◆ **待办事项**: 逐字返回这篇论述“人民”与“公民”关系的短文全文。

◆ **练习短文**:
来源:法律博客 作者:孙国东法律博客 人气: 发布时间:2017-03-15
摘要:“人民”(人民主权)是以“公民”(人权)的现实存在为前提的。正如哈贝马斯指出的,“所要寻求的‘人权’与人民主权的内在关联在于,法律上建制化的自我立法之要求,惟有借助于一种同时蕴含着对可诉的( actionab

“人民”(人民主权)是以“公民”(人权)的现实存在为前提的。正如哈贝马斯指出的,“所要寻求的‘人权’与人民主权的内在关联在于,法律上建制化的自我立法之要求,惟有借助于一种同时蕴含着对可诉的(actionable)个体自由提供保障的法典始能实现。”如果没有公民基本权利的法律保障,“人民”便会是匿名化的“群众”(mass)或“大众”(multitude)。这种匿名化的“群众”或“大众”,当其以大民主的方式——无论是文革时期制度化的大民主,还是网络时代所谓“网络暴民”有组织、无公德的大民主——参与或影响行政和政治系统的运行时,他们是民粹主义的土壤;当其不能有效监督行政和政治系统的运行时,他们是极权主义的帮凶;当其合法权利受到严重侵害而得不到有效救济时,他们又可能成为社会动乱的诱因。惟有使“人民”以公民身份现实地享有广泛的公民和政治权利、经济社会文化权利,他们始能在公共自主的政治实践中养习公民美德,始能与国家权力的互动合作中践习民主共和的精神,始能积极参与法治社会和和谐社会的建设。没有公民基本权利的法律保障,“人民”甚至还不能享有“免于恐惧”的自由,因为他们可能会面临着随时被划为“敌人”的危险。故此,作为“人民公民化”的防御性保障,“敌人”亦必须“法律化”。这突出体现在刑法的规定中。然而,并非所有犯罪行为的实施者都可视为国家在政治上的敌人。惟有对政治共同体的生存和底线政治目标构成了根本挑战的人,始可被视为“敌人”。一般而言,危害国家安全的犯罪(即中国刑法中规定的“危害国家安全罪”)会危及政治共同体的生存,危害公共秩序的犯罪(即中国刑法中规定的“危害公共安全罪”)则威胁着政治共同体维护社会公共秩序的底线政治目标。故此,其行为人可视为政治共同体的“敌人”。为了保障公民的基本权利(言论自由),“危害国家安全罪”的认定尤其要尽可能避免“因言获罪”的情形。

[所收集的数据条目]
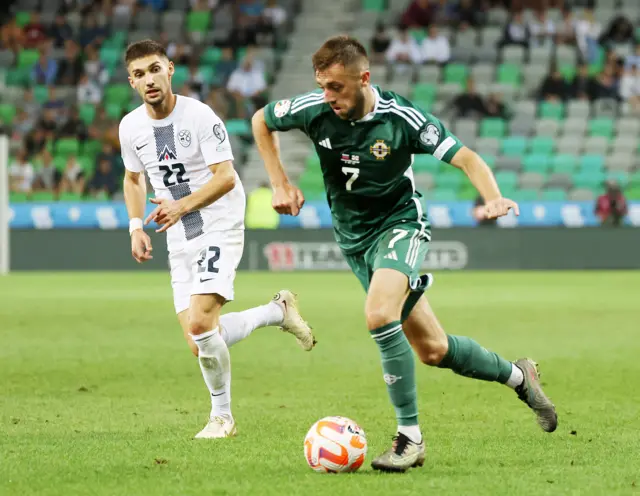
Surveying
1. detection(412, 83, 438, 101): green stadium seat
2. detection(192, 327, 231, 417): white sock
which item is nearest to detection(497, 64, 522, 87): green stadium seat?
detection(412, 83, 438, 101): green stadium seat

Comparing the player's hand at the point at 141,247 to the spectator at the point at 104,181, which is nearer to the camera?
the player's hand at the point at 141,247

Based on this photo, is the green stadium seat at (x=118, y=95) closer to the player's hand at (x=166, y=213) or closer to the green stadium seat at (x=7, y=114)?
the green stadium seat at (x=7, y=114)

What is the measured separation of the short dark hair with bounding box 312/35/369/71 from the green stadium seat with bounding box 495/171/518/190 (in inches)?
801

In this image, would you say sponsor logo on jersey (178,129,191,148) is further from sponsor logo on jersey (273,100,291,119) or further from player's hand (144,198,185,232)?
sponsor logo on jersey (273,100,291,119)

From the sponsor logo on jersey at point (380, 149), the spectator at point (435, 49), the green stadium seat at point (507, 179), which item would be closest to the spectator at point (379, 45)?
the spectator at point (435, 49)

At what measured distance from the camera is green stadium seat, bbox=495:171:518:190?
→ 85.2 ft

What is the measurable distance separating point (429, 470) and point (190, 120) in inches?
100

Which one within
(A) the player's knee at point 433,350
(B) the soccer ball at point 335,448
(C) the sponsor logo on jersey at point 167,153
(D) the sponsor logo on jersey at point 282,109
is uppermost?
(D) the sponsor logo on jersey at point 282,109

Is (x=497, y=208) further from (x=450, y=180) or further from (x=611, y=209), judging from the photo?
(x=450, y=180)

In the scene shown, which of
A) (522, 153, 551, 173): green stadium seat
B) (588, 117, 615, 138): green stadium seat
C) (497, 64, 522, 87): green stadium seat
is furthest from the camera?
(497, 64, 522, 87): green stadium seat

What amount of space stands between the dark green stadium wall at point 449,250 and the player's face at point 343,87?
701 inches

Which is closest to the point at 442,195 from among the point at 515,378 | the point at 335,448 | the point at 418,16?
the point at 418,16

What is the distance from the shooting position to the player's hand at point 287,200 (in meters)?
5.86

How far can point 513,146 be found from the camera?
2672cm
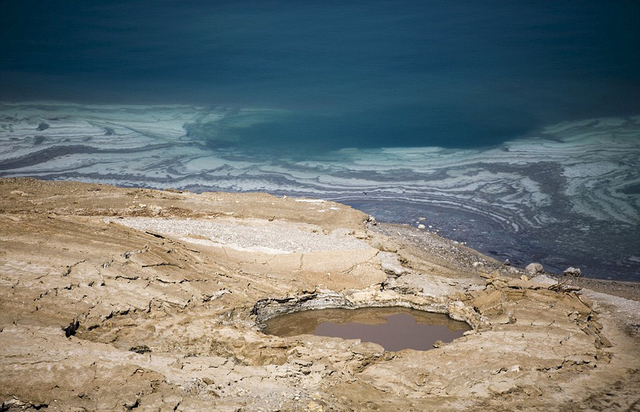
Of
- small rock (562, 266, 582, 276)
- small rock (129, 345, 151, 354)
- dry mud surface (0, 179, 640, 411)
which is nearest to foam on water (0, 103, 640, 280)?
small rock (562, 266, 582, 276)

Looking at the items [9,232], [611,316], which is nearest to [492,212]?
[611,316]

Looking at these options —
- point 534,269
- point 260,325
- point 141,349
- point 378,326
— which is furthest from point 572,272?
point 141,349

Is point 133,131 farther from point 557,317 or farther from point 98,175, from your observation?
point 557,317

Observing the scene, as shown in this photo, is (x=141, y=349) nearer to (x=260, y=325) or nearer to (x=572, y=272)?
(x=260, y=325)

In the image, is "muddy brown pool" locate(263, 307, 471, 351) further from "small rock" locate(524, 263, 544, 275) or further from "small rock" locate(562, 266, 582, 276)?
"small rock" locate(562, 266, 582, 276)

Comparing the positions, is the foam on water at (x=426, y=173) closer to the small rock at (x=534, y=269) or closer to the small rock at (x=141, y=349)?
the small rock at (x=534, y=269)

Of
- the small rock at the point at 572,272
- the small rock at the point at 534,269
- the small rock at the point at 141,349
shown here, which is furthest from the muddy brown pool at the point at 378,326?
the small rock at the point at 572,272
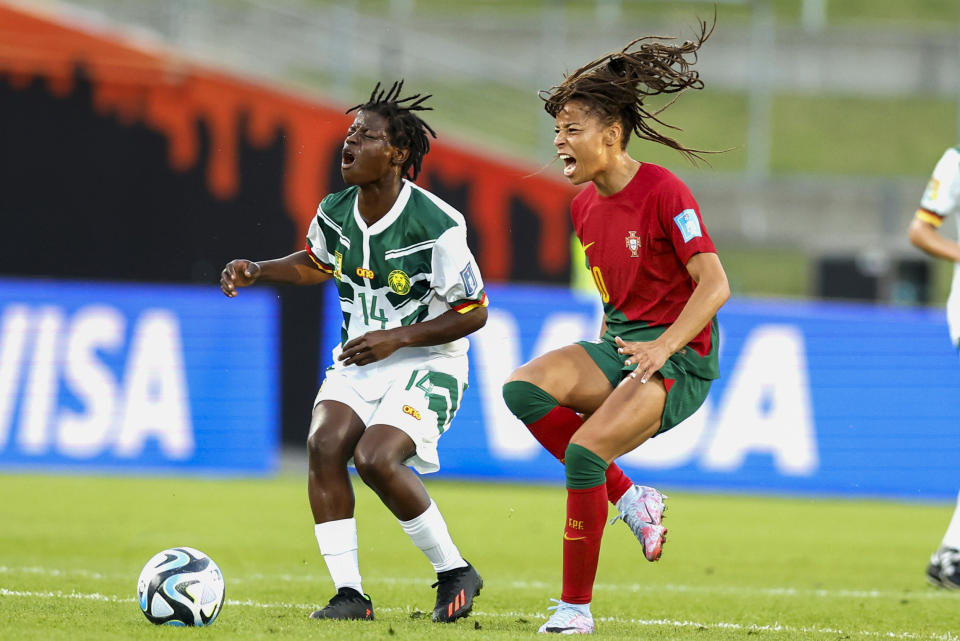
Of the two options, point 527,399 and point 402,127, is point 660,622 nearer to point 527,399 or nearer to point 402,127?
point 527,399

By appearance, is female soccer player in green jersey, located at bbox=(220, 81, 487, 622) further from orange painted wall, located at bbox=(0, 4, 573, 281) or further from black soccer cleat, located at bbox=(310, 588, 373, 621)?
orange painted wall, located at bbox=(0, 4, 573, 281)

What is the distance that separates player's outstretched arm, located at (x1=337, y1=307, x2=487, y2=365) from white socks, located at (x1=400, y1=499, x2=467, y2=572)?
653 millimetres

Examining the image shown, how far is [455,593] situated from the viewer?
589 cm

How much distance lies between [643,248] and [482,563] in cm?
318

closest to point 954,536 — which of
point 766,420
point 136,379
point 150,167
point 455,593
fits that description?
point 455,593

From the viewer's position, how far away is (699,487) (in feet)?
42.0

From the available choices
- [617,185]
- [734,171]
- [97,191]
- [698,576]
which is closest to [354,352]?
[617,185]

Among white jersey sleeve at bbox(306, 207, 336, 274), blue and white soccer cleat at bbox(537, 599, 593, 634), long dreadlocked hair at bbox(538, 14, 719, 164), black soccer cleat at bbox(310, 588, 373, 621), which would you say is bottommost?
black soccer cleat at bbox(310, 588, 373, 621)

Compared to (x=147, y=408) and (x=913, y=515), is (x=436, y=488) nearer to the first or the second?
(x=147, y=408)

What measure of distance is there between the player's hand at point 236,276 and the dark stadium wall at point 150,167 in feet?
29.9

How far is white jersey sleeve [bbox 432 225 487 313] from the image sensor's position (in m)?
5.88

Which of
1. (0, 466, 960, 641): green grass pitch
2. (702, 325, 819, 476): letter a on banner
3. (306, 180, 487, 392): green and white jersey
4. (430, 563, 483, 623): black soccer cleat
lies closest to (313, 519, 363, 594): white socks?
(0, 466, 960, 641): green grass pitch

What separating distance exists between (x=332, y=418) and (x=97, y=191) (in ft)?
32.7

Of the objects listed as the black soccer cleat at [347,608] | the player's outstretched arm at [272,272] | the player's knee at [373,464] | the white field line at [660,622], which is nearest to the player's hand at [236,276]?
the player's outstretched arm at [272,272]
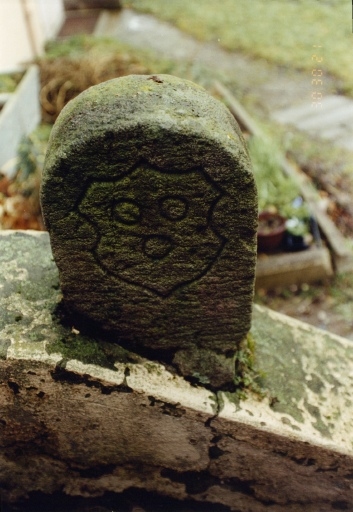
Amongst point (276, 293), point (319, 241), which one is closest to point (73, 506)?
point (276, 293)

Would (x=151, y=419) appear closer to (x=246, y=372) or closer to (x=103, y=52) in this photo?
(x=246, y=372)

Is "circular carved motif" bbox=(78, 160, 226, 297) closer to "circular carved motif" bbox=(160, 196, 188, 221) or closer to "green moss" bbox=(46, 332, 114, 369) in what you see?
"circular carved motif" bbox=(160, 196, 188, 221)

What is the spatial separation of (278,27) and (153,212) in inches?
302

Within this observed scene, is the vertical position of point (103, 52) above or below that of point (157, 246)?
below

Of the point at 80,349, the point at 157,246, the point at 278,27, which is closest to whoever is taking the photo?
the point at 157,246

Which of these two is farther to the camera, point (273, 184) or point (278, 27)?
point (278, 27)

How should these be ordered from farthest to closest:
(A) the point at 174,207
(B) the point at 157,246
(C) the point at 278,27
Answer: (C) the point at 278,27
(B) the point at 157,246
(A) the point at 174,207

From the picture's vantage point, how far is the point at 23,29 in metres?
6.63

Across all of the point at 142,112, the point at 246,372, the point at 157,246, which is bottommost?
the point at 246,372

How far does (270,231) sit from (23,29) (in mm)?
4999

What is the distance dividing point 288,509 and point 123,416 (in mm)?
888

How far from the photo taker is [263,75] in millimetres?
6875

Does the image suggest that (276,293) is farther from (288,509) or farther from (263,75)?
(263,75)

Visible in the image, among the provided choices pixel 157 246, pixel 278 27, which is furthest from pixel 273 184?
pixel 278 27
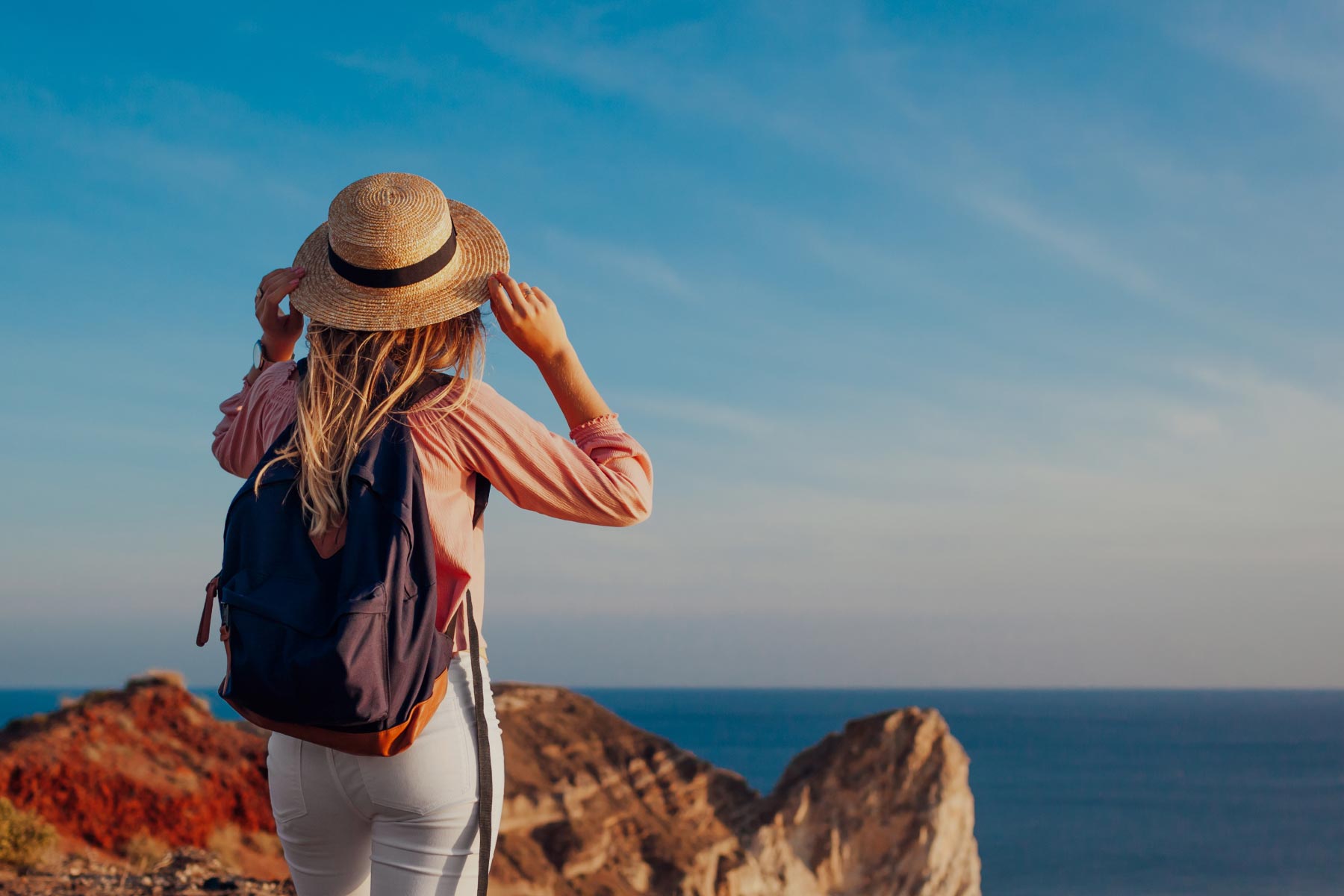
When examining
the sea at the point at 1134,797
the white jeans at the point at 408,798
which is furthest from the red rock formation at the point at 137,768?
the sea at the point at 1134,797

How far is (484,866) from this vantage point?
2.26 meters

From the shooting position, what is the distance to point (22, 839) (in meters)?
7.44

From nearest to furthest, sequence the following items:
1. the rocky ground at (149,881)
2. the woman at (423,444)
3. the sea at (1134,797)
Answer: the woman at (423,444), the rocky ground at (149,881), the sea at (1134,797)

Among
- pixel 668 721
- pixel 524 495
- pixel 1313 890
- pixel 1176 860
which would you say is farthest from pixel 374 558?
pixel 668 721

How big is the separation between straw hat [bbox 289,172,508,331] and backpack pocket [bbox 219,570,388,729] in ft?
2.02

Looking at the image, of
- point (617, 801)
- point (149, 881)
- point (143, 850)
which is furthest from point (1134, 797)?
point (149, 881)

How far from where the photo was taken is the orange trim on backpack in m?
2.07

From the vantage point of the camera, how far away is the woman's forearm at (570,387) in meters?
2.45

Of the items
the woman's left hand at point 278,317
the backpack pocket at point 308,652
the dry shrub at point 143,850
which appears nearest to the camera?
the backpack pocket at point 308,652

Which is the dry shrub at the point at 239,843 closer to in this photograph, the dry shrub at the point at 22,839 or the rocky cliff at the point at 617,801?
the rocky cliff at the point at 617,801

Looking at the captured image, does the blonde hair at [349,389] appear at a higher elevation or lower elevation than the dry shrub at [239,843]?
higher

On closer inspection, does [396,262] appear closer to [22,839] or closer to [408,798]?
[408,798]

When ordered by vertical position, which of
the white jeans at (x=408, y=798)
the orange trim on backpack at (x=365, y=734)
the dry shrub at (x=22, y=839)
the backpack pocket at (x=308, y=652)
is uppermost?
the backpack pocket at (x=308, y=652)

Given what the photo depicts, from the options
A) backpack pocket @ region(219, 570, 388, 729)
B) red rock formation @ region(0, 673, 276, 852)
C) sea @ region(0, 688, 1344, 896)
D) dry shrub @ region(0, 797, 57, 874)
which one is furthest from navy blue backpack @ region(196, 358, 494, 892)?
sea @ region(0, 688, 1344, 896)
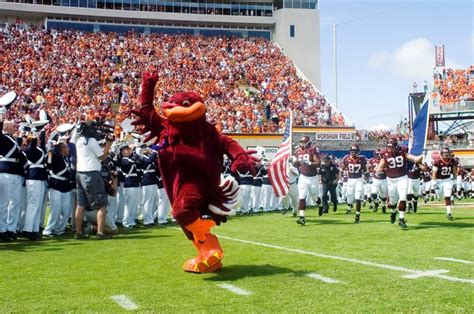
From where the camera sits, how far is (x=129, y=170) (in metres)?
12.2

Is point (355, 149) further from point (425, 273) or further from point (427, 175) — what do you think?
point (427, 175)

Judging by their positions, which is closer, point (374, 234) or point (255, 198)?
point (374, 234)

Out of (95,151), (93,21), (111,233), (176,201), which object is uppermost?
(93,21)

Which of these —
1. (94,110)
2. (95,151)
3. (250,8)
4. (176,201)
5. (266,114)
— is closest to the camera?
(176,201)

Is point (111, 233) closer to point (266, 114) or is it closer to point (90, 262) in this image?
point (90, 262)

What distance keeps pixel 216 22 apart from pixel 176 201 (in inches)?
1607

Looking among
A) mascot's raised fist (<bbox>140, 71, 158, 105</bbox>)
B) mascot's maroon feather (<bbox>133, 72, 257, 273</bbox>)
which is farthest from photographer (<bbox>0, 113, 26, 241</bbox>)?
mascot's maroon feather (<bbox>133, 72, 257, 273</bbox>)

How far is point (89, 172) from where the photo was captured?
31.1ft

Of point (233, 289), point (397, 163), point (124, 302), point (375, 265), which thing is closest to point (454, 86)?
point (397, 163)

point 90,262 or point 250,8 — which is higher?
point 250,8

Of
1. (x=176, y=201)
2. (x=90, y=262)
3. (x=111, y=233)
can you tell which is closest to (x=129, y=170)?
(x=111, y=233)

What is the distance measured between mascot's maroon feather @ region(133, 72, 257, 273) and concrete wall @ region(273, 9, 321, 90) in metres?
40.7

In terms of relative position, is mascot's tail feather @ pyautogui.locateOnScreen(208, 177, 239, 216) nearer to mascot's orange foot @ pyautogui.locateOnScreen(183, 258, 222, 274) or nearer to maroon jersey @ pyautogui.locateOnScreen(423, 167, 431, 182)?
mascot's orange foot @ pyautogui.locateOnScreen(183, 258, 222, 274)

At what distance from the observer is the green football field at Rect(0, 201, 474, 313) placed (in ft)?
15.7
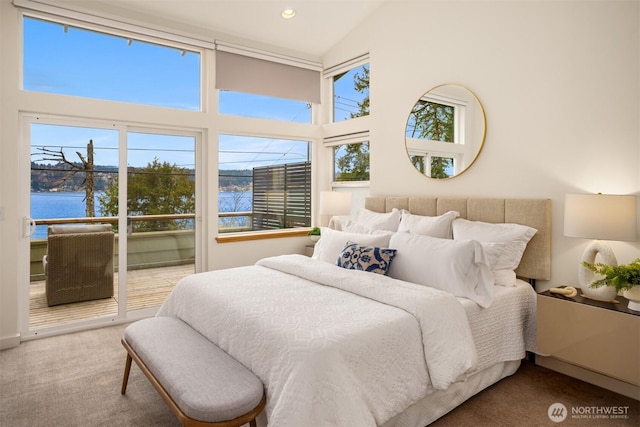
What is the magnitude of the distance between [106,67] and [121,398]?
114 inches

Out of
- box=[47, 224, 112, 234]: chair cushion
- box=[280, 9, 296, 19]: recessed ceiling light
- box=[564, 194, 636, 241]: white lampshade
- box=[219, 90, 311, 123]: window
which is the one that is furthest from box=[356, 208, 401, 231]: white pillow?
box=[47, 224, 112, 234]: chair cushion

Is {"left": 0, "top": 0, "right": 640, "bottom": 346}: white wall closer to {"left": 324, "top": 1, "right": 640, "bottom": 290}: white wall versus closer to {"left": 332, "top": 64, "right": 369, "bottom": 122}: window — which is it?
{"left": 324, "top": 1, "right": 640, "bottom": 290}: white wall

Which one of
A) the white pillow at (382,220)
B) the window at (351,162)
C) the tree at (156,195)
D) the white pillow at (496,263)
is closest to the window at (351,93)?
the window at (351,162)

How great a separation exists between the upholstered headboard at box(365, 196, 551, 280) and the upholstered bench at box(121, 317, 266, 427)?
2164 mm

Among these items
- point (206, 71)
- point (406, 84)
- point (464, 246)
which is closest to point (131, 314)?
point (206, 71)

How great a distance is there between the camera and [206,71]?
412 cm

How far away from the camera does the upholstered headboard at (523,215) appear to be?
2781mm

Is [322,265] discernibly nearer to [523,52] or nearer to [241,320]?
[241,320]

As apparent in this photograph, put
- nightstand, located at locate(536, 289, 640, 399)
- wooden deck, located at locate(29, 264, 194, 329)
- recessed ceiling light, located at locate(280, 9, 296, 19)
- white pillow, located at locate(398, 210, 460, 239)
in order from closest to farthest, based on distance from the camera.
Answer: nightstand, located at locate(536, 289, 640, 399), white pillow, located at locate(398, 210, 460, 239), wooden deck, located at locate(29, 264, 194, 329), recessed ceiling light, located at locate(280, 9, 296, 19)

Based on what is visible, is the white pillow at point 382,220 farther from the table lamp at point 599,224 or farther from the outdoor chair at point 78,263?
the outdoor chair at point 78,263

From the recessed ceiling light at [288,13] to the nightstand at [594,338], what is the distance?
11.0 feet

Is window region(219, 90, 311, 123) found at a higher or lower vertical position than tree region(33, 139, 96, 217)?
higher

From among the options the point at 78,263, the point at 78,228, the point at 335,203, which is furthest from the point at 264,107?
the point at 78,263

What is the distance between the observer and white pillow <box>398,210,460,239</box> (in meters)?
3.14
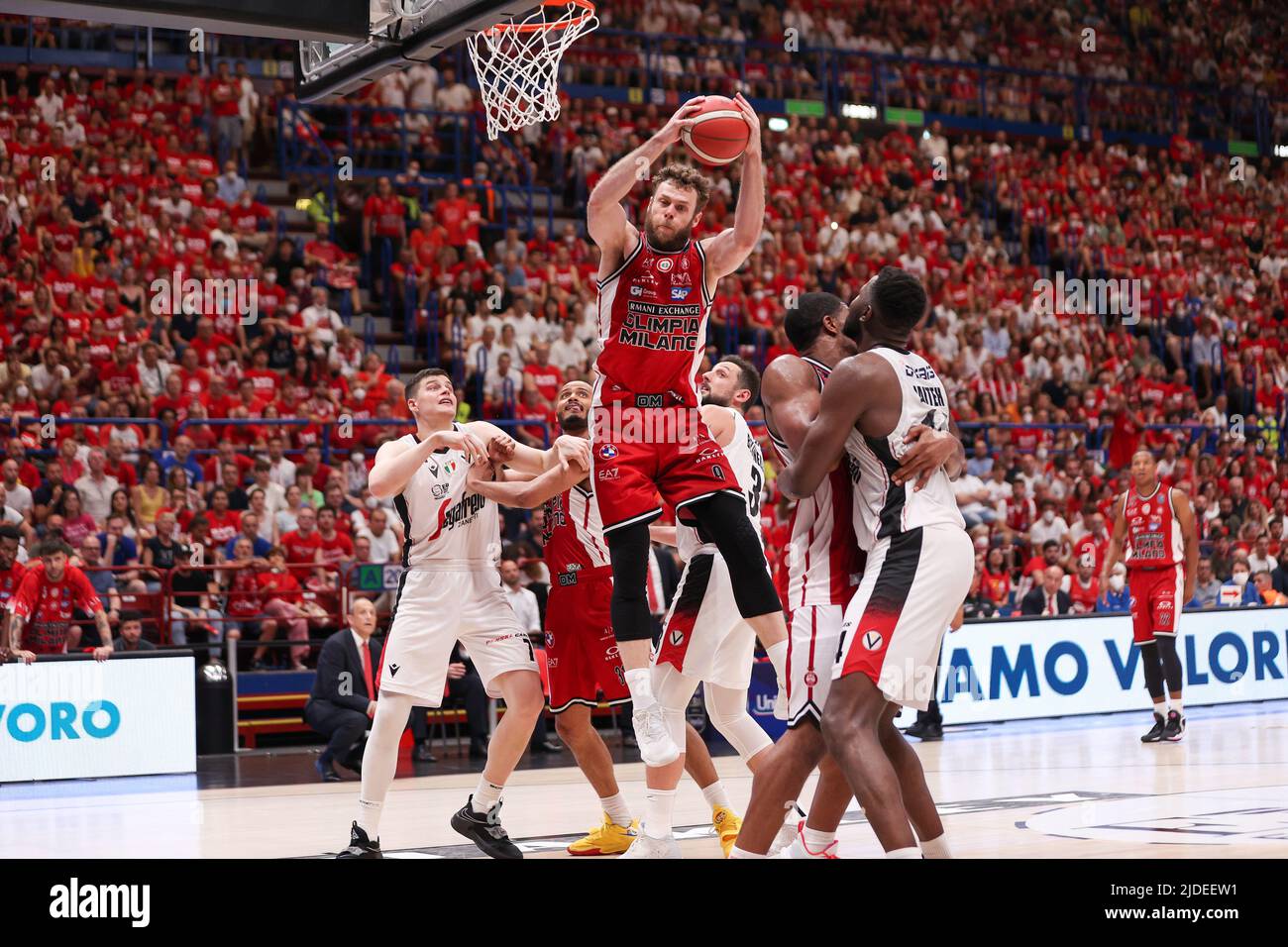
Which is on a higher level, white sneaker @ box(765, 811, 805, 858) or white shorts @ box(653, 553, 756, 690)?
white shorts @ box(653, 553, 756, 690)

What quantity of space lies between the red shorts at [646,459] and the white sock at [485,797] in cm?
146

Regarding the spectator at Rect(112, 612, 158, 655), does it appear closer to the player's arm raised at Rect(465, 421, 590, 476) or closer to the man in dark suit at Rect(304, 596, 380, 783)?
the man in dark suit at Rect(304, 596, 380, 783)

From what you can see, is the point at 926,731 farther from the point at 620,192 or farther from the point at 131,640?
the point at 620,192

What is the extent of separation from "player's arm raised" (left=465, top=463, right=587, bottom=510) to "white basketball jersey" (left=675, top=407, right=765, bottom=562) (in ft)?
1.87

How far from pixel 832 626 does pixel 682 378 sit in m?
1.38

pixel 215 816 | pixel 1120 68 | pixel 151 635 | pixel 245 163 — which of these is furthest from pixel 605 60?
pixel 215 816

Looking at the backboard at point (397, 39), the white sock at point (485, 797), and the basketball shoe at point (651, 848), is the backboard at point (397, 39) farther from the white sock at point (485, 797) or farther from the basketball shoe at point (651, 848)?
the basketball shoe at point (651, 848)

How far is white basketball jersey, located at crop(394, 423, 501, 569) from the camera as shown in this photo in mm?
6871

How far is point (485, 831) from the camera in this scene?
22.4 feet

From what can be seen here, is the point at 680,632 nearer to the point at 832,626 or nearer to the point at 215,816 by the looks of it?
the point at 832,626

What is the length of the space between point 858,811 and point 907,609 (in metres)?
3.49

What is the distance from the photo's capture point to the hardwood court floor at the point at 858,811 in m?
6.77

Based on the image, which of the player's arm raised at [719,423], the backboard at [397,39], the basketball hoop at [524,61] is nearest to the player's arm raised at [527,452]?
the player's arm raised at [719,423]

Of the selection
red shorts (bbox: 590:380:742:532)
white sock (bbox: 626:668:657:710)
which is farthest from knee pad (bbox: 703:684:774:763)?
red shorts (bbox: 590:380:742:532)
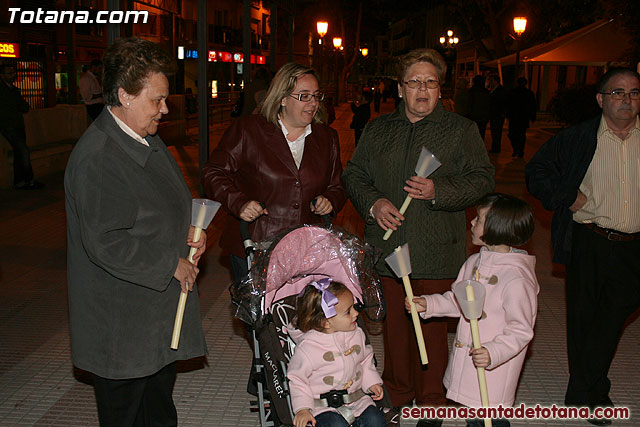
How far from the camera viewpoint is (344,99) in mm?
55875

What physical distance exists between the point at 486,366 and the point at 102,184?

◆ **本题解答**:
来源:法律博客 作者:孙国东法律博客 人气: 发布时间:2017-03-15
摘要:“人民”(人民主权)是以“公民”(人权)的现实存在为前提的。正如哈贝马斯指出的,“所要寻求的‘人权’与人民主权的内在关联在于,法律上建制化的自我立法之要求,惟有借助于一种同时蕴含着对可诉的( actionab

“人民”(人民主权)是以“公民”(人权)的现实存在为前提的。正如哈贝马斯指出的,“所要寻求的‘人权’与人民主权的内在关联在于,法律上建制化的自我立法之要求,惟有借助于一种同时蕴含着对可诉的(actionable)个体自由提供保障的法典始能实现。”如果没有公民基本权利的法律保障,“人民”便会是匿名化的“群众”(mass)或“大众”(multitude)。这种匿名化的“群众”或“大众”,当其以大民主的方式——无论是文革时期制度化的大民主,还是网络时代所谓“网络暴民”有组织、无公德的大民主——参与或影响行政和政治系统的运行时,他们是民粹主义的土壤;当其不能有效监督行政和政治系统的运行时,他们是极权主义的帮凶;当其合法权利受到严重侵害而得不到有效救济时,他们又可能成为社会动乱的诱因。惟有使“人民”以公民身份现实地享有广泛的公民和政治权利、经济社会文化权利,他们始能在公共自主的政治实践中养习公民美德,始能与国家权力的互动合作中践习民主共和的精神,始能积极参与法治社会和和谐社会的建设。没有公民基本权利的法律保障,“人民”甚至还不能享有“免于恐惧”的自由,因为他们可能会面临着随时被划为“敌人”的危险。故此,作为“人民公民化”的防御性保障,“敌人”亦必须“法律化”。这突出体现在刑法的规定中。然而,并非所有犯罪行为的实施者都可视为国家在政治上的敌人。惟有对政治共同体的生存和底线政治目标构成了根本挑战的人,始可被视为“敌人”。一般而言,危害国家安全的犯罪(即中国刑法中规定的“危害国家安全罪”)会危及政治共同体的生存,危害公共秩序的犯罪(即中国刑法中规定的“危害公共安全罪”)则威胁着政治共同体维护社会公共秩序的底线政治目标。故此,其行为人可视为政治共同体的“敌人”。为了保障公民的基本权利(言论自由),“危害国家安全罪”的认定尤其要尽可能避免“因言获罪”的情形。